Source data:

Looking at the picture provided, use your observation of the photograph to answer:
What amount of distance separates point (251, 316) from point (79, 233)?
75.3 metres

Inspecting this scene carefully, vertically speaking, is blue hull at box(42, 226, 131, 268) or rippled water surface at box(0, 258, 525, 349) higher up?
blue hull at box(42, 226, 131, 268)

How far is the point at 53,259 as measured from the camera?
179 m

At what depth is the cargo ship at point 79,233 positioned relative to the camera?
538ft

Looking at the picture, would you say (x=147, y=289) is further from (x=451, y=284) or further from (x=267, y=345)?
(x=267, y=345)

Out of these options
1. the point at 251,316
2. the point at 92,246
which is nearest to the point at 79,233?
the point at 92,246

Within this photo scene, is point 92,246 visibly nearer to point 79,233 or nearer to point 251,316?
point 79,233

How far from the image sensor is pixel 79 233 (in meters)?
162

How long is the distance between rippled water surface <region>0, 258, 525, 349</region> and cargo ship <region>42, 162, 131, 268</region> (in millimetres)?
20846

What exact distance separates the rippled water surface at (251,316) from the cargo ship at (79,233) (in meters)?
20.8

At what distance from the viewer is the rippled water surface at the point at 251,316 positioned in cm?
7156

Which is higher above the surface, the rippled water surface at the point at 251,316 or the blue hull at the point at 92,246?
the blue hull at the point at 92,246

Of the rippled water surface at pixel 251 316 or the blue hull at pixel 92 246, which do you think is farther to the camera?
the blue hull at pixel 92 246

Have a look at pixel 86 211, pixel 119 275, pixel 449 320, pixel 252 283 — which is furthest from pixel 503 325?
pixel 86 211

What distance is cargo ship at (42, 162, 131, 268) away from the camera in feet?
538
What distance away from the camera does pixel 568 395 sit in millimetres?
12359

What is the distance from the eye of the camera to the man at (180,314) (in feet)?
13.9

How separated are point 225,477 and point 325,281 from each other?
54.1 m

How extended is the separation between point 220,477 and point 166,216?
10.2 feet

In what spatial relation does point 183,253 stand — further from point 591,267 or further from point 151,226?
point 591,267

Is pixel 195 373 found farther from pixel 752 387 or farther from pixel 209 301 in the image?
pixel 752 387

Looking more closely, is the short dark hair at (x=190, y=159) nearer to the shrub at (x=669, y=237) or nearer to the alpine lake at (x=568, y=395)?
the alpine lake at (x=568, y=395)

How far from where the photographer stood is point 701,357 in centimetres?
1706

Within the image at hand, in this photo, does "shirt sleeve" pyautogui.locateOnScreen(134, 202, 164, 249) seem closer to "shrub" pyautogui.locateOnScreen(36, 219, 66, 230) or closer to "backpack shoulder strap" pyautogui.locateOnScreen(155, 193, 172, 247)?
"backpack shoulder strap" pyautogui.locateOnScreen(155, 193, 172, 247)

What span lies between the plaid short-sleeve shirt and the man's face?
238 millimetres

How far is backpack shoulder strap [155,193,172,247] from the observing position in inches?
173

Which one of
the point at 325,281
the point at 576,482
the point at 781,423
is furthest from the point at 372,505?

TASK DIRECTIONS:
Reproduce the records in full, exactly as written.

FINISHED TASK:
Looking at the picture provided, use your observation of the photograph to answer:
What amount of distance separates point (251, 316) from point (79, 233)?
75.3 metres

Inspecting this scene carefully, vertically speaking, is blue hull at box(42, 226, 131, 268) or rippled water surface at box(0, 258, 525, 349) higher up?
blue hull at box(42, 226, 131, 268)

How far is the point at 53,259 as measured from the camera?
179 m

At what depth is the cargo ship at point 79,233 positioned relative to the camera?
538ft

Looking at the picture, would you say (x=147, y=289) is further from (x=451, y=284) or further from (x=267, y=345)?
(x=267, y=345)

Out of these options
1. the point at 251,316
2. the point at 92,246
which is nearest to the point at 79,233?
the point at 92,246

Within this photo scene, is point 92,246 visibly nearer to point 79,233 or nearer to point 251,316?
point 79,233

How far from the image sensor is pixel 79 233 (in meters)?
162

How long is the distance between rippled water surface <region>0, 258, 525, 349</region> and cargo ship <region>42, 162, 131, 268</region> (in millimetres)?
20846

What exact distance separates the rippled water surface at (251,316) from the cargo ship at (79,233) (in meters)?
20.8

At what distance from the viewer is the rippled water surface at the point at 251,316 positioned in cm?
7156

Which is higher above the surface, the rippled water surface at the point at 251,316 or the blue hull at the point at 92,246?
the blue hull at the point at 92,246

Of the rippled water surface at pixel 251 316 or the blue hull at pixel 92 246, which do you think is farther to the camera?
the blue hull at pixel 92 246

Have a look at pixel 86 211, pixel 119 275, pixel 449 320, pixel 252 283 — which is furthest from pixel 503 325?
pixel 86 211

What distance is cargo ship at (42, 162, 131, 268) away from the camera in feet?
538
What distance away from the camera does pixel 568 395 sit in millimetres?
12359

What is the distance from the eye of the camera to the man at (180,314) (in feet)?
13.9

How separated are point 225,477 and point 325,281 from each other?
54.1 m

How extended is the separation between point 220,477 and point 166,216?
10.2 feet

In what spatial relation does point 183,253 stand — further from point 591,267 or further from point 151,226?
point 591,267

Is pixel 195 373 found farther from pixel 752 387 or farther from pixel 209 301 in the image?
pixel 752 387

Looking more closely, is the short dark hair at (x=190, y=159) nearer to the shrub at (x=669, y=237) or nearer to the alpine lake at (x=568, y=395)?
the alpine lake at (x=568, y=395)

How far from where the photographer stood is point 701,357 in centimetres?
1706

Within the image at hand, in this photo, does "shirt sleeve" pyautogui.locateOnScreen(134, 202, 164, 249) seem closer to "shrub" pyautogui.locateOnScreen(36, 219, 66, 230) or closer to "backpack shoulder strap" pyautogui.locateOnScreen(155, 193, 172, 247)?
"backpack shoulder strap" pyautogui.locateOnScreen(155, 193, 172, 247)

What span lies between the plaid short-sleeve shirt and the man's face?
238 millimetres

How far is backpack shoulder strap [155,193,172,247] from the observing position in inches?
173

Which one of
the point at 325,281
the point at 576,482
the point at 781,423
is furthest from the point at 372,505?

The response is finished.